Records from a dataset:
--

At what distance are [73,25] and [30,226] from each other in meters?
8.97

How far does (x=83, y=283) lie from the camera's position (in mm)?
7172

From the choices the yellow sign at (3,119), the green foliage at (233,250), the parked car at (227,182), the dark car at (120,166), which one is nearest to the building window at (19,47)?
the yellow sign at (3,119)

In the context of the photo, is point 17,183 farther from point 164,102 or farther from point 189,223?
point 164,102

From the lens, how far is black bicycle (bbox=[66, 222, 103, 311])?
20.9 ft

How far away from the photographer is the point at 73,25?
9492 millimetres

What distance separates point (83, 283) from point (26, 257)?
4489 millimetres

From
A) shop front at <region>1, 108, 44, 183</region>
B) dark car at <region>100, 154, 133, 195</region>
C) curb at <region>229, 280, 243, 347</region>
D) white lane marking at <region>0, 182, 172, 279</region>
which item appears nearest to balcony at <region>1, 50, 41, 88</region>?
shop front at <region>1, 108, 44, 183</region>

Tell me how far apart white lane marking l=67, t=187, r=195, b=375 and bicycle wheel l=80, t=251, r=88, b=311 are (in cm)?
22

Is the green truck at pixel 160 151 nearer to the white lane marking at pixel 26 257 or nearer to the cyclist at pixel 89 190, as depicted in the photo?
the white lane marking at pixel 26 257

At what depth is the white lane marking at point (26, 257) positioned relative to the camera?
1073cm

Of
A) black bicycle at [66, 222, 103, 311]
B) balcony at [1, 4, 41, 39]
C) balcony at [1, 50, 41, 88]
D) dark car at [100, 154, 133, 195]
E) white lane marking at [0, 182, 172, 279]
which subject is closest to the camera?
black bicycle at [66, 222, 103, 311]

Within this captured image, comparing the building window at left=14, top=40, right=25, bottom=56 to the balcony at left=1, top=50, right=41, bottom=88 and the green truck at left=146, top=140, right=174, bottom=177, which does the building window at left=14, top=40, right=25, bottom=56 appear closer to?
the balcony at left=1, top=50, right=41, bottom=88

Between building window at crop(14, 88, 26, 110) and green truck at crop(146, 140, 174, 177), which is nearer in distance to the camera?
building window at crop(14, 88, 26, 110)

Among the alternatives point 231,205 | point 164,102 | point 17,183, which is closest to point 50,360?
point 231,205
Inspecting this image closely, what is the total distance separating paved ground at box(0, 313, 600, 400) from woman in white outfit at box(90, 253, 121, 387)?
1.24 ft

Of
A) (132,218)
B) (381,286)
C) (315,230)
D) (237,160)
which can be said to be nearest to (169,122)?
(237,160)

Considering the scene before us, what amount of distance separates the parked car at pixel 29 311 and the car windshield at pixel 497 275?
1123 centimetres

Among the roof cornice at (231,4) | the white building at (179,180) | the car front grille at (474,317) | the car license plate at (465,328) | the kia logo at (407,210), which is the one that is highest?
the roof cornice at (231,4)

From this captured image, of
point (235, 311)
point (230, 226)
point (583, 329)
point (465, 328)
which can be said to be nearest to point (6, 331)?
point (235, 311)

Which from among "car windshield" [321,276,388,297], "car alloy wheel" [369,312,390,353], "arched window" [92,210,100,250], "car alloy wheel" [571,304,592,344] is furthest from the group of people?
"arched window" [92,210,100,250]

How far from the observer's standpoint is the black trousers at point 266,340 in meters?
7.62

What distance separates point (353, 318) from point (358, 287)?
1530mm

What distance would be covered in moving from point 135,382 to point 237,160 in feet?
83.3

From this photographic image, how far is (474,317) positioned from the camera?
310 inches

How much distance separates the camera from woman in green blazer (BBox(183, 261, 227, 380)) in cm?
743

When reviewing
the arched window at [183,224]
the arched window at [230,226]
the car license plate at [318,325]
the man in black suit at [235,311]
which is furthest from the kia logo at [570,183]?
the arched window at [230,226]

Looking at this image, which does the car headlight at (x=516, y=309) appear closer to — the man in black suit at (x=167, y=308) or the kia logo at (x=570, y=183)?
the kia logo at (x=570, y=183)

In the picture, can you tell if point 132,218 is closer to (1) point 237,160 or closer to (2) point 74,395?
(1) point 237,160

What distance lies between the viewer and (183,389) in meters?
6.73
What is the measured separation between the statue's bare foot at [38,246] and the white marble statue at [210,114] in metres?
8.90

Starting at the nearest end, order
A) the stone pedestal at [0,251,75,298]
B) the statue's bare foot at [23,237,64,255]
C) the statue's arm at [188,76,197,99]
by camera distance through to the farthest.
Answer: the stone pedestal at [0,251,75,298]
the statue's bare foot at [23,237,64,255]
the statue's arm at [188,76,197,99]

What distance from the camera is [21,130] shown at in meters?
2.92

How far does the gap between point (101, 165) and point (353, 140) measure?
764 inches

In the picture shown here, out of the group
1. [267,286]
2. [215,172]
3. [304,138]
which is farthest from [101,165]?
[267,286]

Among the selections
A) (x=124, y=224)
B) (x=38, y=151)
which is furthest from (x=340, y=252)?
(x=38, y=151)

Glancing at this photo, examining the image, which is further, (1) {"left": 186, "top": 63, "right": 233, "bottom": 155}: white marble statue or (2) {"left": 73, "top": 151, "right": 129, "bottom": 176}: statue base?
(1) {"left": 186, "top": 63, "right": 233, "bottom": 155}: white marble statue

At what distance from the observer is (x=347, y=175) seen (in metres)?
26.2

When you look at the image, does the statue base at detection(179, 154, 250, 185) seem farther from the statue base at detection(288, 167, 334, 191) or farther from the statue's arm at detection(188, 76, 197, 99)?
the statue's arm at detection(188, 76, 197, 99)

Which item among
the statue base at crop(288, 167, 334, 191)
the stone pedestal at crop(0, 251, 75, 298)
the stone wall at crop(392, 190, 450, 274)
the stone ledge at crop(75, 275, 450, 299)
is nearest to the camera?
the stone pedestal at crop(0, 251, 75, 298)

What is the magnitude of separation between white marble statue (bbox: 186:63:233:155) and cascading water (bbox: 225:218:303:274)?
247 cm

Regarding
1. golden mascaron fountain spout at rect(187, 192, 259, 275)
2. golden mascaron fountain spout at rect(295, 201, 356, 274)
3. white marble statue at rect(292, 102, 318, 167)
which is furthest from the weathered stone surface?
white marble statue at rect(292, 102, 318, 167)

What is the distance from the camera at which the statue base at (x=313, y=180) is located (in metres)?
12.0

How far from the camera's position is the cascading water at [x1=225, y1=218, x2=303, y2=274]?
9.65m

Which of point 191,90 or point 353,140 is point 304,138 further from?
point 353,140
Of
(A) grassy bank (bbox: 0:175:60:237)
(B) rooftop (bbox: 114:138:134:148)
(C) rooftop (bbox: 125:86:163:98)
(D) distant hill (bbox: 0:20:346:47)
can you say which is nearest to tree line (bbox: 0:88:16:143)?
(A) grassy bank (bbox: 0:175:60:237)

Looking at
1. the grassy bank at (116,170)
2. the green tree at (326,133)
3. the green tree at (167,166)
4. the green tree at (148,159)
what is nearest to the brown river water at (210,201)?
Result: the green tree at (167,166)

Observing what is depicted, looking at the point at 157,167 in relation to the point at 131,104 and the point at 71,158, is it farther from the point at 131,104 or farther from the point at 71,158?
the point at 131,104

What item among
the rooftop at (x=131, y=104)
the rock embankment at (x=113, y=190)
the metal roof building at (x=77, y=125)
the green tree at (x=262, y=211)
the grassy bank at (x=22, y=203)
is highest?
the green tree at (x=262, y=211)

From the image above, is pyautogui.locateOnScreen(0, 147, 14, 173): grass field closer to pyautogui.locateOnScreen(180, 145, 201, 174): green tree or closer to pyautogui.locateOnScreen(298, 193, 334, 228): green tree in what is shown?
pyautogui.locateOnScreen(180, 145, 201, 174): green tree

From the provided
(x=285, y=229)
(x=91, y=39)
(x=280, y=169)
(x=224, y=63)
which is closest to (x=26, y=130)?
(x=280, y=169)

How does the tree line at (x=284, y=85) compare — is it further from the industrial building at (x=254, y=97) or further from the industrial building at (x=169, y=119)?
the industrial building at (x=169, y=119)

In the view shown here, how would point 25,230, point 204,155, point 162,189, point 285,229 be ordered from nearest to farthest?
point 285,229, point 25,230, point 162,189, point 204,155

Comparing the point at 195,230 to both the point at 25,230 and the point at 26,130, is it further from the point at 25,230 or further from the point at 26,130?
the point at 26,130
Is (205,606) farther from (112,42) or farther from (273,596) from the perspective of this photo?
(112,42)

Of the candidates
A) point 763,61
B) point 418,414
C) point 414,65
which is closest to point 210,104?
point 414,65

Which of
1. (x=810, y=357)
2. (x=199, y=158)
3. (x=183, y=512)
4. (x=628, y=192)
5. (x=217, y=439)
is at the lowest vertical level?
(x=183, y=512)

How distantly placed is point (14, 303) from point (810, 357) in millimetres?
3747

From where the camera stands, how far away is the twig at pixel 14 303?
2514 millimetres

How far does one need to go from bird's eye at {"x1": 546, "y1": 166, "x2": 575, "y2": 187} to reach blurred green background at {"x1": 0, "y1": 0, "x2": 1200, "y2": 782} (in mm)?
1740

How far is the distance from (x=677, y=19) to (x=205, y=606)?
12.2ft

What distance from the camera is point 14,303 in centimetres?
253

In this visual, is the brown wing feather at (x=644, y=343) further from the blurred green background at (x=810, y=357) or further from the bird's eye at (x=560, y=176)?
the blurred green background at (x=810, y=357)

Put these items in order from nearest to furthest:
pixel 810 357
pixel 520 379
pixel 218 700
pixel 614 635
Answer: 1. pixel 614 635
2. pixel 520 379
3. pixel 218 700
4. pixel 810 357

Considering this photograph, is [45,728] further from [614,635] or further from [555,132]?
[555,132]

--

TASK GOAL:
Reproduce exactly the lines from the one containing "How far is the" through the last line of the records above, including both, and nothing else.

TASK RESPONSE:
How far is the distance from (x=677, y=19) to (x=205, y=606)?
12.2ft

What distance from the camera is point 14,303 in centimetres?
253

In this visual, is the brown wing feather at (x=644, y=343) further from the blurred green background at (x=810, y=357) or further from the bird's eye at (x=560, y=176)?
the blurred green background at (x=810, y=357)

Put these items in order from nearest to furthest:
pixel 810 357
pixel 520 379
pixel 218 700
pixel 614 635
Answer: 1. pixel 614 635
2. pixel 520 379
3. pixel 218 700
4. pixel 810 357

Considering this photograph, is [45,728] further from [614,635] or further from [555,132]?
[555,132]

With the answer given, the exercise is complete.